══ 原文抜粋
『のろまな流れ星』にて、新潮社くらげバンチの第7回「8P@GOGO! 」大賞を受賞した紀ノ目。

新連載の『ロジカとラッカセイ』では、とある惑星で暮らすロジカとラッカのすこしふしぎな日常をつづり、連作短編形式でさまざまな人外との触れ合いを描いている。

「人類が滅んだとしても、ひとりぼっちじゃないよ」という新作オビの惹句も印象に残る、新鋭独自の世界観。ここに深く掘り下げます!

取材・文/田中香織(2018/9/6公開)


出会いとつながりはTwitter経由

ペンネームの由来からお聞かせください。言葉が先にあったのでしょうか。それとも「この漢字を使いたい!」といったお気持ちから?

漢字、ですね。本名から一文字取ってきて、それの後ろに適当につけちゃっただけで

いつぐらいから使ってらっしゃるペンネームですか?
════
**指示 1:**
エントリの中で「bbox」という文字列を含む行はいくつありますか?大文字と小文字は区別し、数だけを答えてください。
══ 課題資料
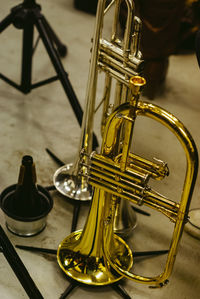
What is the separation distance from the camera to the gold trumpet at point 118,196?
1.34 m

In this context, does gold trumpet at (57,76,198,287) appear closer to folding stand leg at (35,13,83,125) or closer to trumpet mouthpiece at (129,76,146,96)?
trumpet mouthpiece at (129,76,146,96)

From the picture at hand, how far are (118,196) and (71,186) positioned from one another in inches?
18.4

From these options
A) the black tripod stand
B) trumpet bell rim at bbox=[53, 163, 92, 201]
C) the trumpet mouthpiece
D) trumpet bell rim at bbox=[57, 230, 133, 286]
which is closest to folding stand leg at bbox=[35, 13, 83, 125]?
the black tripod stand

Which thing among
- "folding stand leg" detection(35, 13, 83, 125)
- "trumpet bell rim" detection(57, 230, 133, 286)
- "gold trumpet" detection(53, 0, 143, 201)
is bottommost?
"trumpet bell rim" detection(57, 230, 133, 286)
════
**指示 2:**
紀ノ目へのインタビュー記事を、最後の一文のあとから書き継いでください。

**解答例 1:**
3

**解答例 2:**
たぶん7年前ぐらいから使っています。Twitterを始めた時に何も考えずに付けたもので、それがそのまま。変えるタイミングがなく、ここまで来ちゃった感じです

なるほど!Twitterからなんですね。ちなみに、デビューするにあたって「苗字をつけよう」ということは

「変えたいな」という気持ちは若干あったのですが、(同一人物かどうかが)わかりにくくなっちゃう方が嫌だったので、そのまま行こうと思いました

作品を発表し始めたこととTwitterの開始はどちらが先だったのでしょう

Twitterが先です。最初は趣味の方でやっていました。その後、Webマンガの投稿サイトに作品を出して、それが評価をいただいて連載になったので、そのまま名前を使っていました

「作品を世に出そう」とか「同人誌を描こう」と思われたのはおいくつぐらいの時ですか?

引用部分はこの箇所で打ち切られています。